▶ **YOUR INSTRUCTIONS**
All entries below are to be set down again, identical to the source.

▶ **EXCERPTED DATA**
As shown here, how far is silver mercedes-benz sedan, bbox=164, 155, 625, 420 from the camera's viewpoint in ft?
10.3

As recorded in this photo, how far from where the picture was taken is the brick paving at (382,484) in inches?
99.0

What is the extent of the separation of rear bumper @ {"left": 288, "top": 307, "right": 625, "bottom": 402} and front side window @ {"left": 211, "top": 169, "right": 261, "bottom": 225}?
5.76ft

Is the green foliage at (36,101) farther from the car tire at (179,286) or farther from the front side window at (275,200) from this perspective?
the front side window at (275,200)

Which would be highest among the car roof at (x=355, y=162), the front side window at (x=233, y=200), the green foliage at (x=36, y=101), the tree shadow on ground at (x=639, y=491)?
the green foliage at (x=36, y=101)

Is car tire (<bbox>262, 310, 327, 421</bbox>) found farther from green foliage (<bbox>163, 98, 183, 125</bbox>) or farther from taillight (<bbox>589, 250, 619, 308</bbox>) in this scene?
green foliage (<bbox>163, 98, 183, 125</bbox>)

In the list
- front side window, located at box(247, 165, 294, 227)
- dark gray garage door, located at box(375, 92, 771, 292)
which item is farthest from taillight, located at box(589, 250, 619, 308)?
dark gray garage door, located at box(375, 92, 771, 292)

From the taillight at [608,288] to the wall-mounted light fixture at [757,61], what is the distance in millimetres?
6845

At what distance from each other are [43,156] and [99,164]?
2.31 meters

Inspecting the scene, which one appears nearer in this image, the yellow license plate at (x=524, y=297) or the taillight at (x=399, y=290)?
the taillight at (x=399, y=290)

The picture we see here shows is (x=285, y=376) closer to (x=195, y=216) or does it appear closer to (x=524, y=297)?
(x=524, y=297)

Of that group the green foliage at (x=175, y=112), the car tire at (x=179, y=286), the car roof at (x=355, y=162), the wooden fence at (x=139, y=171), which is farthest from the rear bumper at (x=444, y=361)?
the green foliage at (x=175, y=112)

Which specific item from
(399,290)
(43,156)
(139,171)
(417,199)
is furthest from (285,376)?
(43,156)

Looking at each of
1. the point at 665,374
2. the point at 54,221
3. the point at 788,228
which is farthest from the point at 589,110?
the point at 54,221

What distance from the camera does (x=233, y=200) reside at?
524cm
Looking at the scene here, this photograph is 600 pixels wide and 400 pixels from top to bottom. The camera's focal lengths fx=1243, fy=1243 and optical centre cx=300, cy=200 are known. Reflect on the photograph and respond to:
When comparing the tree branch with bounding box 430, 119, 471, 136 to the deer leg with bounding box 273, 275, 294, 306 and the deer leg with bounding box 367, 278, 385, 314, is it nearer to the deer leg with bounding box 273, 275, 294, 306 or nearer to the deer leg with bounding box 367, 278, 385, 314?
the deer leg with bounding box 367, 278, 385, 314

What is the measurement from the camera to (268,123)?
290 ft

▶ **EXERCISE RESULT**
As shown here, how far is silver mercedes-benz sedan, bbox=164, 155, 625, 420 from the camera's viewpoint in ft?
10.3

As recorded in this photo, how far from where the picture was taken is the brick paving at (382,484) in inches?
99.0

What is the extent of the separation of rear bumper @ {"left": 288, "top": 307, "right": 625, "bottom": 402} and front side window @ {"left": 211, "top": 169, "right": 261, "bottom": 225}?
5.76ft

Is the green foliage at (36,101) farther from the car tire at (179,286) or farther from the front side window at (275,200) from this perspective?
the front side window at (275,200)

Which would be highest among the car roof at (x=355, y=162), the front side window at (x=233, y=200), the green foliage at (x=36, y=101), the tree shadow on ground at (x=639, y=491)?
the green foliage at (x=36, y=101)

Is car tire (<bbox>262, 310, 327, 421</bbox>) found farther from green foliage (<bbox>163, 98, 183, 125</bbox>) or farther from taillight (<bbox>589, 250, 619, 308</bbox>) in this scene?
green foliage (<bbox>163, 98, 183, 125</bbox>)

In the list
- front side window, located at box(247, 165, 294, 227)
- dark gray garage door, located at box(375, 92, 771, 292)
which item is farthest from taillight, located at box(589, 250, 619, 308)?
dark gray garage door, located at box(375, 92, 771, 292)

From the taillight at [608,288] to the wall-mounted light fixture at [757,61], what is the distance in millimetres?
6845

At what distance from each other are [43,156] and [99,164]?
2.31 meters

Inspecting the scene, which one appears nearer in this image, the yellow license plate at (x=524, y=297) or the taillight at (x=399, y=290)?
the taillight at (x=399, y=290)

The picture we see here shows is (x=285, y=376) closer to (x=195, y=216) or does it appear closer to (x=524, y=297)?
(x=524, y=297)

Of that group the green foliage at (x=175, y=112), the car tire at (x=179, y=286), the car roof at (x=355, y=162), the wooden fence at (x=139, y=171), which is farthest from the rear bumper at (x=444, y=361)?
the green foliage at (x=175, y=112)

Which specific item from
(399,290)
(43,156)
(139,171)
(417,199)
is furthest from (285,376)?
(43,156)

Looking at each of
1. the point at 665,374
2. the point at 54,221
3. the point at 788,228
which is farthest from the point at 589,110?
the point at 54,221

What distance from the camera does (x=233, y=200) reside at?
524cm
Looking at the scene here, this photograph is 600 pixels wide and 400 pixels from top to bottom. The camera's focal lengths fx=1243, fy=1243 and optical centre cx=300, cy=200 are known. Reflect on the photograph and respond to:
When comparing the tree branch with bounding box 430, 119, 471, 136 to the deer leg with bounding box 273, 275, 294, 306 and the deer leg with bounding box 367, 278, 385, 314, is it nearer to the deer leg with bounding box 273, 275, 294, 306 or nearer to the deer leg with bounding box 367, 278, 385, 314?
the deer leg with bounding box 367, 278, 385, 314

What is the measurement from the camera to (268,123)?
290 ft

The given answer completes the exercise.